(Given exercise) Change each "farthest" to "most distant" in the lines below, and write the lines out again with everything else left as it is.

━━━━━━━━━━━━━━━━

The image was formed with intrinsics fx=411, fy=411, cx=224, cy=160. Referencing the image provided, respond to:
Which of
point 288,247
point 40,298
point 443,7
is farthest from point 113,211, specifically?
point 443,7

━━━━━━━━━━━━━━━━

(Full response)
The image was formed with intrinsics fx=411, fy=411, cx=224, cy=160. Referencing the image provided, respond to:
Which of
point 288,247
point 40,298
point 443,7
is most distant from point 113,211, specifically?
point 443,7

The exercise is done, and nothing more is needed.